## [About this exercise]
Would you write out the data below exactly, with every line intact?

-- Opening Marker --

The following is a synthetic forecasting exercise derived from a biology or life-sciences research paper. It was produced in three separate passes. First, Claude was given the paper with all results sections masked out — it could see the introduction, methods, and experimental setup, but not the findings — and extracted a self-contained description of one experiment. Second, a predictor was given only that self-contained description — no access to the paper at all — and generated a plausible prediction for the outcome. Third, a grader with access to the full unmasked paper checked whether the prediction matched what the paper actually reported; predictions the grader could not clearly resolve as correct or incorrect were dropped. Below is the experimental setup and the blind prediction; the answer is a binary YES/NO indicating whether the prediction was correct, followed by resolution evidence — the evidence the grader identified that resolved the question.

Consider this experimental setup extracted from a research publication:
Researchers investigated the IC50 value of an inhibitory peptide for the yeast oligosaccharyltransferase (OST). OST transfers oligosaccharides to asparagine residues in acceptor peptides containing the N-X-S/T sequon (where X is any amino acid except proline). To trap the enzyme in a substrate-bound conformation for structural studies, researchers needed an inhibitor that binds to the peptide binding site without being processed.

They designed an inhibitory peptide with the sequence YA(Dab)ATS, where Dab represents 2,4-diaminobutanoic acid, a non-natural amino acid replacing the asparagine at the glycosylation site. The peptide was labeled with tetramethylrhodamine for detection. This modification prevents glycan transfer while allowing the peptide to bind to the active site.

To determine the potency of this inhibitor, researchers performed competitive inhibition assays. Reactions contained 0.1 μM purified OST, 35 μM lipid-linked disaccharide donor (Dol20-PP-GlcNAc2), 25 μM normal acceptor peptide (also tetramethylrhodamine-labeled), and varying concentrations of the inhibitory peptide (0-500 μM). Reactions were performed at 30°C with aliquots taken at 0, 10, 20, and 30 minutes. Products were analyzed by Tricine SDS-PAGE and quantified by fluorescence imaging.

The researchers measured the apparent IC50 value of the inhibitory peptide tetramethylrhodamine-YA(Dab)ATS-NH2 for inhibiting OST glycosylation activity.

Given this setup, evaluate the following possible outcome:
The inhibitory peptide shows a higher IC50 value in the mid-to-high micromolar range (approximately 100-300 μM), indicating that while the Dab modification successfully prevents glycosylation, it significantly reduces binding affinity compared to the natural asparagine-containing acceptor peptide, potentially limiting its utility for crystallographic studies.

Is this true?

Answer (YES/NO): YES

-- Closing Marker --

## [Task output]
The following is a synthetic forecasting exercise derived from a biology or life-sciences research paper. It was produced in three separate passes. First, Claude was given the paper with all results sections masked out — it could see the introduction, methods, and experimental setup, but not the findings — and extracted a self-contained description of one experiment. Second, a predictor was given only that self-contained description — no access to the paper at all — and generated a plausible prediction for the outcome. Third, a grader with access to the full unmasked paper checked whether the prediction matched what the paper actually reported; predictions the grader could not clearly resolve as correct or incorrect were dropped. Below is the experimental setup and the blind prediction; the answer is a binary YES/NO indicating whether the prediction was correct, followed by resolution evidence — the evidence the grader identified that resolved the question.

Consider this experimental setup extracted from a research publication:
Researchers investigated the IC50 value of an inhibitory peptide for the yeast oligosaccharyltransferase (OST). OST transfers oligosaccharides to asparagine residues in acceptor peptides containing the N-X-S/T sequon (where X is any amino acid except proline). To trap the enzyme in a substrate-bound conformation for structural studies, researchers needed an inhibitor that binds to the peptide binding site without being processed.

They designed an inhibitory peptide with the sequence YA(Dab)ATS, where Dab represents 2,4-diaminobutanoic acid, a non-natural amino acid replacing the asparagine at the glycosylation site. The peptide was labeled with tetramethylrhodamine for detection. This modification prevents glycan transfer while allowing the peptide to bind to the active site.

To determine the potency of this inhibitor, researchers performed competitive inhibition assays. Reactions contained 0.1 μM purified OST, 35 μM lipid-linked disaccharide donor (Dol20-PP-GlcNAc2), 25 μM normal acceptor peptide (also tetramethylrhodamine-labeled), and varying concentrations of the inhibitory peptide (0-500 μM). Reactions were performed at 30°C with aliquots taken at 0, 10, 20, and 30 minutes. Products were analyzed by Tricine SDS-PAGE and quantified by fluorescence imaging.

The researchers measured the apparent IC50 value of the inhibitory peptide tetramethylrhodamine-YA(Dab)ATS-NH2 for inhibiting OST glycosylation activity.

Given this setup, evaluate the following possible outcome:
The inhibitory peptide shows a higher IC50 value in the mid-to-high micromolar range (approximately 100-300 μM), indicating that while the Dab modification successfully prevents glycosylation, it significantly reduces binding affinity compared to the natural asparagine-containing acceptor peptide, potentially limiting its utility for crystallographic studies.

Is this true?

Answer (YES/NO): YES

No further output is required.